Semantic background subtraction

M. Braham, S. Piérard and M. Van Droogenbroeck

September 2017

Original scientific paper available in PDF
Source code available at http://www.telecom.ulg.ac.be/semantic
How to cite this work:
M. Braham, S. Piérard and M. Van Droogenbroeck, Semantic background subtraction,
IEEE International Conference on Image Processing (ICIP), Beijing, September 2017.

Summary

We introduce the notion of semantic background subtraction, a novel framework for motion detection in video sequences. The key innovation consists to leverage object-level semantics to address the variety of challenging scenarios for background subtraction. Our framework combines the information of a semantic segmentation algorithm, expressed by a probability for each pixel, with the output of any background subtraction algorithm to reduce false positive detections produced by illumination changes, dynamic backgrounds, strong shadows, and ghosts. In addition, it maintains a fully semantic background model to improve the detection of camouflaged foreground objects. Experiments led on the CDNet dataset show that we managed to improve, significantly, almost all background subtraction algorithms of the CDNet leaderboard, and reduce the mean overall error rate of all the 34 algorithms (resp. of the best 5 algorithms) by roughly 50% (resp. 20%).
Keywords: background subtraction, change detection, semantic segmentation, scene labeling, classification

1 Introduction

Background subtraction is a popular approach for detecting moving objects in video sequences. The basic idea consists in comparing each video frame with an adaptive background model (which can be reduced to a single image) free of moving objects. Pixels with a noticeable difference are assumed to belong to moving objects (they constitute the foreground) while others are classified as background.
Over the last two decades, a large number of methods have been proposed for this task (see [13, 19] for reviews). Most of them model the background and classify pixels using low-level features such as color components [3, 12], edges [20], texture descriptors [16], optical flow [11], or depth [10]. A comprehensive review and classification of features used for background modeling can be found in [18]. While most of these features can be computed with a very low computational load, they cannot address simultaneously the numerous challenges arising in real-world video sequences such as illumination changes, camouflage, camera jitter, dynamic backgrounds, shadows, etc.
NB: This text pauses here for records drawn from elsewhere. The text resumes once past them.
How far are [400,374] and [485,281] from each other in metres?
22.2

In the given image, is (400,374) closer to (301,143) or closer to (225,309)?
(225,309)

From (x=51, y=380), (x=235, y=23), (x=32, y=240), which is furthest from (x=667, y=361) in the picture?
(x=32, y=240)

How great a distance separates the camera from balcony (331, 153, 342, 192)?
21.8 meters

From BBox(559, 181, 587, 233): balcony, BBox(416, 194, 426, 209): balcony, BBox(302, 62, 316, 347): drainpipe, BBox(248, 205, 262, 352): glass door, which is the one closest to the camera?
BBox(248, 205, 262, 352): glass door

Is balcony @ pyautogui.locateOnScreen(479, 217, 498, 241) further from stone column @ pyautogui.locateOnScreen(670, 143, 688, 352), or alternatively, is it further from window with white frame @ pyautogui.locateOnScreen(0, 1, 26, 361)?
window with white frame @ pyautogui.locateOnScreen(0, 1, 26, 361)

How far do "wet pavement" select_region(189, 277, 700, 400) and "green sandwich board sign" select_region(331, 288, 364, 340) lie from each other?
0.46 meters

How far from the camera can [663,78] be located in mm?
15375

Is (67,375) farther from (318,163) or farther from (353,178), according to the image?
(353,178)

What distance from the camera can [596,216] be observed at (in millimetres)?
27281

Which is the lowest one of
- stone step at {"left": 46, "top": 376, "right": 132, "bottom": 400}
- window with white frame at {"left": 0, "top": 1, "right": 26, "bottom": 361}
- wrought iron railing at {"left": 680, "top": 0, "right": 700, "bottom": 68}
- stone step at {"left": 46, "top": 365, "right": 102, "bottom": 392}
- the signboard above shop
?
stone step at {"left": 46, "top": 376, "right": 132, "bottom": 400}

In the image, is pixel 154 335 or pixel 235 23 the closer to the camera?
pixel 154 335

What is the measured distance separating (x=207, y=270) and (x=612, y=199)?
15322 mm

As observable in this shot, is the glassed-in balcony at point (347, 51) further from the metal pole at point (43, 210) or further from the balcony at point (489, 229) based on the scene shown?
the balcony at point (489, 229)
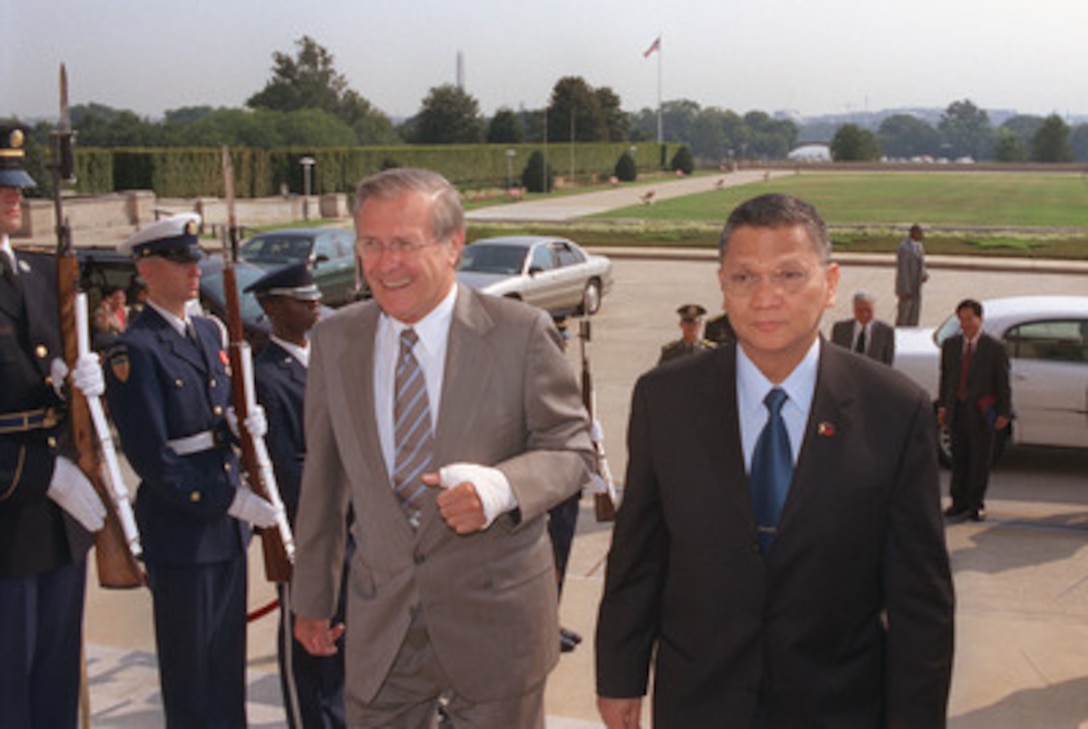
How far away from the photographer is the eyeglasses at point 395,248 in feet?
10.8

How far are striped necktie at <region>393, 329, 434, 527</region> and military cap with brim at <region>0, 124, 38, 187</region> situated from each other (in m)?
1.81

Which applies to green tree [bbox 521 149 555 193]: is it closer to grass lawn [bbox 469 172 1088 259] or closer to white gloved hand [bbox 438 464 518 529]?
grass lawn [bbox 469 172 1088 259]

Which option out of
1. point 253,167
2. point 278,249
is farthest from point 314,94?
point 278,249

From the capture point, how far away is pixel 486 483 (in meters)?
3.10

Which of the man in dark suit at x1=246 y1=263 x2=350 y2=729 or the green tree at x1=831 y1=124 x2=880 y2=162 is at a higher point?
the green tree at x1=831 y1=124 x2=880 y2=162

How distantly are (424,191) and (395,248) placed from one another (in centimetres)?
17

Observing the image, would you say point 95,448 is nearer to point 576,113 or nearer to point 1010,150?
point 576,113

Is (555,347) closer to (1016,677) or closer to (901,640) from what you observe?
(901,640)

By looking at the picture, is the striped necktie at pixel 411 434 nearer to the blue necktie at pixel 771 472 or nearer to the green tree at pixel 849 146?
the blue necktie at pixel 771 472

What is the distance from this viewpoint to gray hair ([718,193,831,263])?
296cm

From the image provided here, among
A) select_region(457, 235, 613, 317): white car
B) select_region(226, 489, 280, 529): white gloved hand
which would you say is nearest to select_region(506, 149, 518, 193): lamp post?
select_region(457, 235, 613, 317): white car

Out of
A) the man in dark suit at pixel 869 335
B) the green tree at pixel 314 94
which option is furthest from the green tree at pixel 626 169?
the man in dark suit at pixel 869 335

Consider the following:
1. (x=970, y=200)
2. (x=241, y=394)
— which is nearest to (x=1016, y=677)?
(x=241, y=394)

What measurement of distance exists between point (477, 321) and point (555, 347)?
227 millimetres
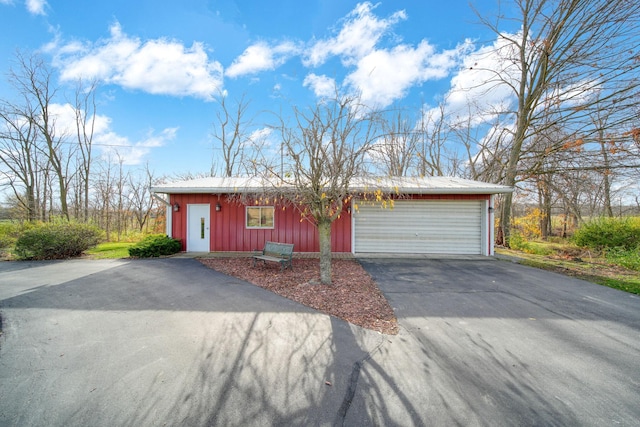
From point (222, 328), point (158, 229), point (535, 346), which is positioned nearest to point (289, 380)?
point (222, 328)

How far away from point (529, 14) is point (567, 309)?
560 inches

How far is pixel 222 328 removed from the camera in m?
3.48

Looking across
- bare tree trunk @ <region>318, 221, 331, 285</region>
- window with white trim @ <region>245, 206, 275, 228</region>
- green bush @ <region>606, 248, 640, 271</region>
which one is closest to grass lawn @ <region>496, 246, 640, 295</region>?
green bush @ <region>606, 248, 640, 271</region>

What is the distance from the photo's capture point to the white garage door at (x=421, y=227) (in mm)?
9742

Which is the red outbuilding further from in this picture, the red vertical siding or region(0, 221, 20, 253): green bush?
region(0, 221, 20, 253): green bush

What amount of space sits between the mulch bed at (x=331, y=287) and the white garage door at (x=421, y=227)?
84.4 inches

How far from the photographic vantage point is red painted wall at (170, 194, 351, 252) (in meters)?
9.81

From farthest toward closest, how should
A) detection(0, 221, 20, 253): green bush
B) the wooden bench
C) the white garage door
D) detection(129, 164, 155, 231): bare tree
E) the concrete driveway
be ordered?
detection(129, 164, 155, 231): bare tree
detection(0, 221, 20, 253): green bush
the white garage door
the wooden bench
the concrete driveway

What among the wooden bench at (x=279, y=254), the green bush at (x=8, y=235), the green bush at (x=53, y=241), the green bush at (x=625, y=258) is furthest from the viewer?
the green bush at (x=8, y=235)

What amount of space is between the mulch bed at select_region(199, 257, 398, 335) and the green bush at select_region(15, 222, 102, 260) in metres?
5.16

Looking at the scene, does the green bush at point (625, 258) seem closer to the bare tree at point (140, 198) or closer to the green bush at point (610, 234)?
the green bush at point (610, 234)

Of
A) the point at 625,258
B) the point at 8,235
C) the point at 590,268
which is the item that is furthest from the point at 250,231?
the point at 625,258

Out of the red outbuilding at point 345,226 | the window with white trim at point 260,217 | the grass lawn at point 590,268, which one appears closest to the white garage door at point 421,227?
the red outbuilding at point 345,226

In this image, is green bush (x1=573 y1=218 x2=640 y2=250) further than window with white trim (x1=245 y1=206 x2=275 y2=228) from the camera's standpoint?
No
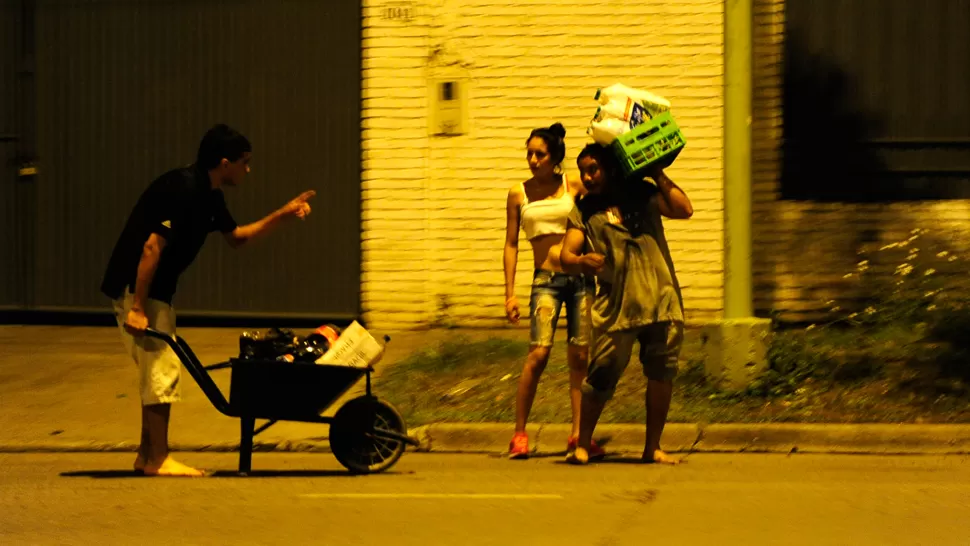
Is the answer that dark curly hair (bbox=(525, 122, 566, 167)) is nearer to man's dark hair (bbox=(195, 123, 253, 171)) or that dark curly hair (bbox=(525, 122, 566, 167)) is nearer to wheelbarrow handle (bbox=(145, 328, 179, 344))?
man's dark hair (bbox=(195, 123, 253, 171))

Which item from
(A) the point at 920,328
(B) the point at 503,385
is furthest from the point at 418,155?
(A) the point at 920,328

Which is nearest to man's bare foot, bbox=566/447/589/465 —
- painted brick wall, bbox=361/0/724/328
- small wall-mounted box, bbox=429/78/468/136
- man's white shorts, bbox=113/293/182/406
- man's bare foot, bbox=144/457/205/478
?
man's bare foot, bbox=144/457/205/478

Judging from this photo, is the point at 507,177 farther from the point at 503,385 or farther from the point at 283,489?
the point at 283,489

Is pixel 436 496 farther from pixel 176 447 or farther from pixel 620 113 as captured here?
pixel 176 447

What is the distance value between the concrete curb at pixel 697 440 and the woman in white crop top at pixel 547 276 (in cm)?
47

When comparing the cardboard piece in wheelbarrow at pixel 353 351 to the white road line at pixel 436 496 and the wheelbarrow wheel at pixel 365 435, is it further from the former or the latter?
the white road line at pixel 436 496

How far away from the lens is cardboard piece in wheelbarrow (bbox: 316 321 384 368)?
771 cm

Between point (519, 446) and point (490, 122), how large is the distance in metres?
4.67

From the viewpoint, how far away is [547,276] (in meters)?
8.40

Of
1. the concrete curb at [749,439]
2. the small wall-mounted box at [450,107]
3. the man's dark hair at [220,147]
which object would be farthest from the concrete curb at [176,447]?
the small wall-mounted box at [450,107]

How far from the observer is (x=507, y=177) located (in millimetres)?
12711

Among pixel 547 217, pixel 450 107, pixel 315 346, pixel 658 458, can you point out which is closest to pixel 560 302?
pixel 547 217

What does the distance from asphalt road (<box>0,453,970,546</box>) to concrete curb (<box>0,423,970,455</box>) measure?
0.69ft

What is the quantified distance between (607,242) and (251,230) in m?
1.88
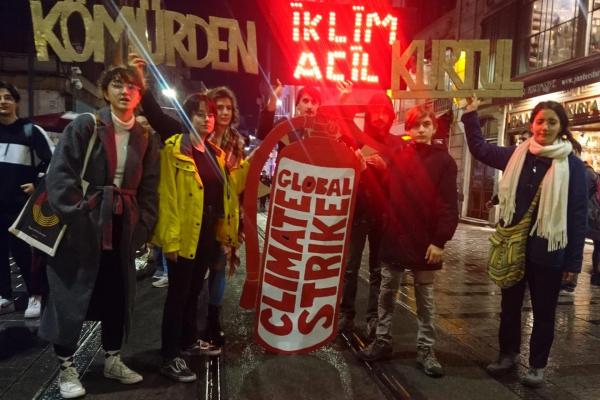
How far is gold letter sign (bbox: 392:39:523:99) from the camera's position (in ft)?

Upper bounds on the performance of pixel-based methods based exclusively on RGB color components were simulated in [15]. In particular, it was shown that background subtraction algorithms fail to provide a perfect segmentation in the presence of noise and shadows, even when a perfect background image is available.
figure images/fig1.png
Figure 1 We present a framework that improves the binary segmentation maps produced by background subtraction algorithms by leveraging object-level semantics provided by a semantic segmentation algorithm (see Section 2↓).
Our solution consists in the introduction of semantics. Humans can easily delineate relevant moving objects with a high precision because they incorporate knowledge from the semantic level: they know what a car is, recognize shadows, distinguish between object motion and camera motion, etc. The purpose of semantic segmentation (also known as scene labeling or scene parsing) is to provide such information by labeling each pixel of an image with the class of its enclosing object or region. The task is difficult and requires the simultaneous detection, localization, and segmentation of semantic objects and regions. However, the advent of deep neural networks within the computer vision community and the access to large labeled training datasets have dramatically improved the performance of semantic segmentation algorithms [8, 17, 5, 7]. These improvements have motivated their use for specific computer vision tasks, such as optical flow estimation [9]. In this paper, we leverage object-level semantics for motion detection in video sequences and present a generic framework to improve background subtraction algorithms with semantics.
The outline of the paper is as follows. We describe the details of our semantic background subtraction framework in Section 2↓. In Section 3↓, we apply our proposed approach to all the 34 background subtraction methods whose segmentation maps are available on the website of the CDNet dataset [21] (named CDNet hereafter) and discuss the results. Finally, Section 4↓ concludes the paper.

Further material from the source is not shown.